Николай Гартман правильно анализирует теоретико-познава­тельную сторону этой спонтанности обыденной жизни. При этом он исходит из наличествующей и в наши дни формы повседнев­ности и констатирует относительно господствующего в ней мыш­ления следующее: Здесь налицо тенденция спрашивать при любой оказии, «чего ради» это должно было случиться. «Чего ради это со мной приключилось?» или «Чего ради я должен так мучиться?», «Чего ради он так рано умер?». При любом событии, которое нас тем или иным образом «касается», подобные реплики напрашива­ются сами собой, даже если при этом они выражают лишь полную беспомощность.
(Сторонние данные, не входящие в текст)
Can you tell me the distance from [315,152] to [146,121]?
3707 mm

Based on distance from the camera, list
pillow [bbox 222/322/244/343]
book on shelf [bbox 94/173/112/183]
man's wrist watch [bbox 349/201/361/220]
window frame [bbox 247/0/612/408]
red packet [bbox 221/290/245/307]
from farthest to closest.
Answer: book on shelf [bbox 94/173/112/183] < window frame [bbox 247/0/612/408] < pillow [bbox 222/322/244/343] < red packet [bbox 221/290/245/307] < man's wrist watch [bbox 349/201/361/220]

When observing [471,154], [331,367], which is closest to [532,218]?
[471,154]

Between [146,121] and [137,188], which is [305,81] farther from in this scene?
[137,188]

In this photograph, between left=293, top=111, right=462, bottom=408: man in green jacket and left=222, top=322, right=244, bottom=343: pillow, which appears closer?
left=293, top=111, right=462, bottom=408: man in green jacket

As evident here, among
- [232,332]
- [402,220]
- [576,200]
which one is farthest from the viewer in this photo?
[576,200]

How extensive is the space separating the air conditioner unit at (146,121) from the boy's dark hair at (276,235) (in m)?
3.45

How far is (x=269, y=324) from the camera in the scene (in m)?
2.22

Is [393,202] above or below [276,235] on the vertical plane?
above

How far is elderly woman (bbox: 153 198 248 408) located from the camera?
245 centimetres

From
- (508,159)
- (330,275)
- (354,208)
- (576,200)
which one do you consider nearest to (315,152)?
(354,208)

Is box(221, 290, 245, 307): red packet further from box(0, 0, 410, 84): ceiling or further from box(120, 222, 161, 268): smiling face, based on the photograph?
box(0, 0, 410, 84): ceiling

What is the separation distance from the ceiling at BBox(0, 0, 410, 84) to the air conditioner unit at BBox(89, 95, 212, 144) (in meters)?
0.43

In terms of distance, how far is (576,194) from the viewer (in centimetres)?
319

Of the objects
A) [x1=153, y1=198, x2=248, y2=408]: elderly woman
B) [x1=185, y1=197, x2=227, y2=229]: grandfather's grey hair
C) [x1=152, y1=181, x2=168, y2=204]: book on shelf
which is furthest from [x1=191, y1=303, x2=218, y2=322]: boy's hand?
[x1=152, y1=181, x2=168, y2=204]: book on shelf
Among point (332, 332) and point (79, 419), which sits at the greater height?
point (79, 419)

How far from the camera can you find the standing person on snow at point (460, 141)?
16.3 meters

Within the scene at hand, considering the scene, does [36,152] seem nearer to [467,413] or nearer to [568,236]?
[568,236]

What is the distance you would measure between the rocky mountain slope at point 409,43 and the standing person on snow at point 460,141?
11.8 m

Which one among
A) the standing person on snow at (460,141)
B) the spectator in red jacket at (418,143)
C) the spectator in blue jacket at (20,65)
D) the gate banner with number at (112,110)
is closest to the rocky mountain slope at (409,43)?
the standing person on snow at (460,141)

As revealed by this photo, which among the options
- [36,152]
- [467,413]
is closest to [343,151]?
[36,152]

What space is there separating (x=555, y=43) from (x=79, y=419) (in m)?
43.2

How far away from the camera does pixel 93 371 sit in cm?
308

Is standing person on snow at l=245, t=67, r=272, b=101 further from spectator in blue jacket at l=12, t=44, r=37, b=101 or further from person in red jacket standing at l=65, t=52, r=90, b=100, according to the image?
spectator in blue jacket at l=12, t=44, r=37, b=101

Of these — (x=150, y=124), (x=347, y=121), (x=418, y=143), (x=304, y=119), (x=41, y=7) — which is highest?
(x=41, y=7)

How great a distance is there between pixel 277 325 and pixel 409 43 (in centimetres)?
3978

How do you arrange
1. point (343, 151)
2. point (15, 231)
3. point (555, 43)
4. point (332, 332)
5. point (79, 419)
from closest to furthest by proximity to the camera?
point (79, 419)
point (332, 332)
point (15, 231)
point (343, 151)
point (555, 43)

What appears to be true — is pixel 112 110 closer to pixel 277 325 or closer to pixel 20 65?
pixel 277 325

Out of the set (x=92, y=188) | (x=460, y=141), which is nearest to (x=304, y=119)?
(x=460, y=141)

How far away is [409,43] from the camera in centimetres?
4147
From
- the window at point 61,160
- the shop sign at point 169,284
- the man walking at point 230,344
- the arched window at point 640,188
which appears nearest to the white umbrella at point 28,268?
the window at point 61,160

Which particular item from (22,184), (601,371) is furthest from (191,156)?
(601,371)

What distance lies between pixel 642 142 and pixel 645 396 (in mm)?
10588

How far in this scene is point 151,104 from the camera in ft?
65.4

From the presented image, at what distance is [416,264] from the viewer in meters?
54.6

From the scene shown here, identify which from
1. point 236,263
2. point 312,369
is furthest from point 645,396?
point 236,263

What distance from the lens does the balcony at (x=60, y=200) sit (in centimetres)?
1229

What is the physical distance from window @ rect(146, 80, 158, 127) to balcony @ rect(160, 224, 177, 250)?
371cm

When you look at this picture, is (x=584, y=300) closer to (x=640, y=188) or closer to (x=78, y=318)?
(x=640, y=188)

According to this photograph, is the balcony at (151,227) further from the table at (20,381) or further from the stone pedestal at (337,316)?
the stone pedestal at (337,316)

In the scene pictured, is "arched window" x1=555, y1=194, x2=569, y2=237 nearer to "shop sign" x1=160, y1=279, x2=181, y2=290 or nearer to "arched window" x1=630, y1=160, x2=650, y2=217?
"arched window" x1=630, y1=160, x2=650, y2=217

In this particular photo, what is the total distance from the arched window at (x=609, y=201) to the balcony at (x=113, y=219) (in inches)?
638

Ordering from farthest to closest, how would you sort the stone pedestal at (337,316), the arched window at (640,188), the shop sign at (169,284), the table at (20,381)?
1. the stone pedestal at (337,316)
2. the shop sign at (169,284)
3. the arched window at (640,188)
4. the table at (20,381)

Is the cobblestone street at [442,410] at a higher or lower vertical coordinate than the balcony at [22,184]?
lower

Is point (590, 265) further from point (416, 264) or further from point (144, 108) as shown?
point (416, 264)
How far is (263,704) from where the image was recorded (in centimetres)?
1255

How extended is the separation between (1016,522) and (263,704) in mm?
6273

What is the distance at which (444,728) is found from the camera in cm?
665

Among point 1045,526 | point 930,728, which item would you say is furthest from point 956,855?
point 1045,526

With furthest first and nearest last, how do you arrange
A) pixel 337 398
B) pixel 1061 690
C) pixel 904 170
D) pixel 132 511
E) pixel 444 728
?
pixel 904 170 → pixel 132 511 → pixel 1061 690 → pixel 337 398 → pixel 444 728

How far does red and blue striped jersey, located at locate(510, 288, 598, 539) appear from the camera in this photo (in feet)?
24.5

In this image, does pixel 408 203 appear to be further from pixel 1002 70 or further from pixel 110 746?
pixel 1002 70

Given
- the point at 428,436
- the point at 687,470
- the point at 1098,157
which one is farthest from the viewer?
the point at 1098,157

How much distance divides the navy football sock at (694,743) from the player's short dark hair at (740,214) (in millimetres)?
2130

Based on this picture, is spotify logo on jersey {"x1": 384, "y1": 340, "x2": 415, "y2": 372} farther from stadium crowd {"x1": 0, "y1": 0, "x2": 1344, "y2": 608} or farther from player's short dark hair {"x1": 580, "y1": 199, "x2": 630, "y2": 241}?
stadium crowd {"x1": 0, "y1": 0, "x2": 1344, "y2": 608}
Молчаливо предполагается, что все это так или иначе может кончиться добром; ищется смысл, оправдание, как будто мир устроен так, что все, что происходит, обязательно обла­дает каким-то смыслом. На более высоком уровне мышления, не выходящем, однако, за пределы обыденной спонтанности, это оз­начает мыслительную попытку исключения случайности из объ­ективной действительности: случайность предстает перед челове­ком повседневности как нечто неправомочно расстраивающее его планы. Однако здесь возможны два разнонаправленных движения. Первое ориентировано на познание причиной необходимости слу­чая, на диалектику случайного и необходимого, впервые познан­ную и философски разработанную Гегелем, практическим следст­вием которой может быть лишь утонченная, улучшенная, более гибкая разработка индивидуальных и коллективных планов. Вто­рое движение основывается на общем «мировоззрении» повседнев­ной жизни. Из него, по словам Гартмана, вырастает отвращение обыденного мышления к случайности, ее неприятие. Ее, правда, нельзя отрицать как факт, но она истолковывается как нечто «одно­временно предвиденное и желанное», за которым кроется иное, уже не человеческое предвидение, более высокая, нежели у чело­века, воля. «Таким образом обходным путем все в мире получает затем свое определение и обретает телеологическую планомерность. И если человеку удается вступить в исполненное прозрений отно­шение с тем, иным предвидением, то прекращается его беспо­мощная предоставленность произволу непредвиденного».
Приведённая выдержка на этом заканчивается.